**WORK TASK**
For each entry below, copy the text exactly and leave out any picture.
----- MATERIAL FOR THE TASK
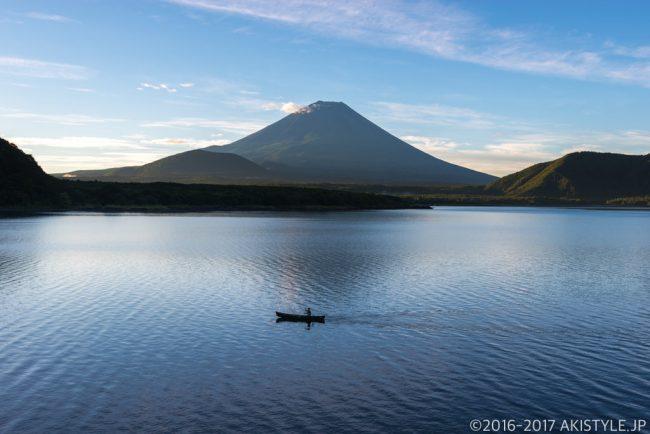 本栖湖の朝と富士山とボート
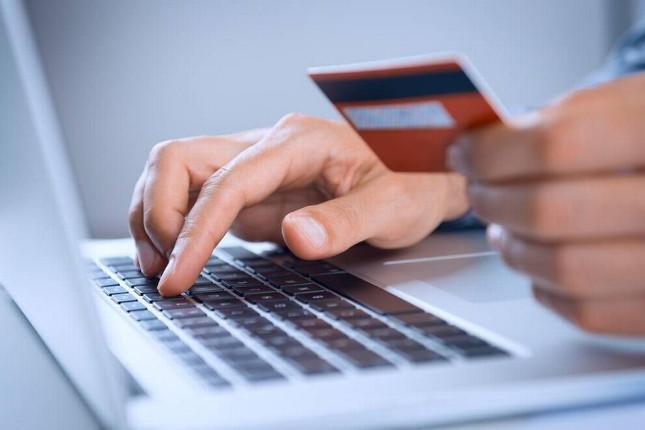 Los jóvenes destinan un 16,7% de su presupuesto a compras online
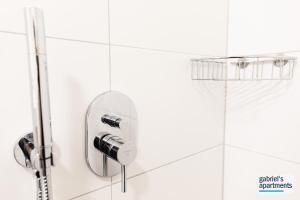 A bathroom at Gabriel´s Apartments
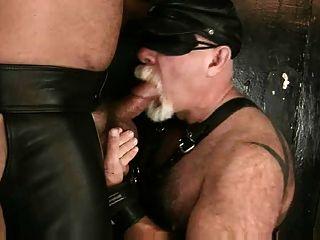 바이커 아빠가 빌어 먹을 곰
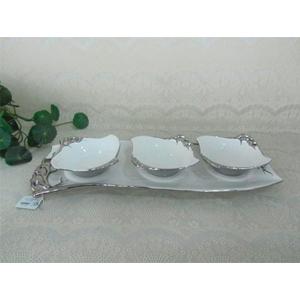 Juego d/3 tazones c/base de porcelana blanca c/filo y flores plateadas de 45cm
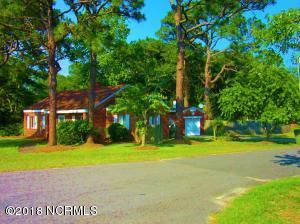 902 E Moore Street, Southport, NC 28461
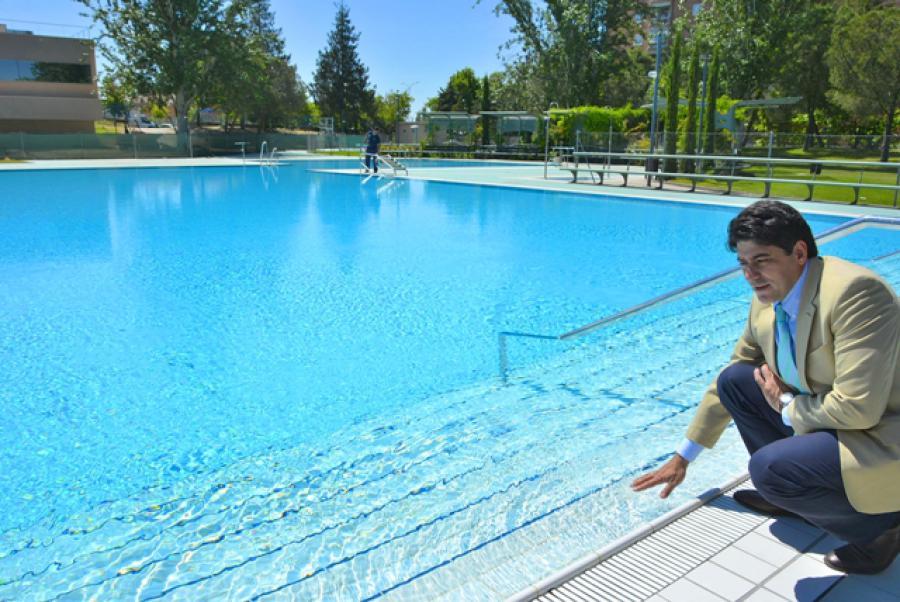 Alcorc n las tres piscinas municipales abrir n a partir for Piscina el soto mostoles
----------
**EXPECTED ANSWER**
 本栖湖の朝と富士山とボート
 Los jóvenes destinan un 16,7% de su presupuesto a compras online
 A bathroom at Gabriel´s Apartments
 바이커 아빠가 빌어 먹을 곰
 Juego d/3 tazones c/base de porcelana blanca c/filo y flores plateadas de 45cm
 902 E Moore Street, Southport, NC 28461
 Alcorc n las tres piscinas municipales abrir n a partir for Piscina el soto mostoles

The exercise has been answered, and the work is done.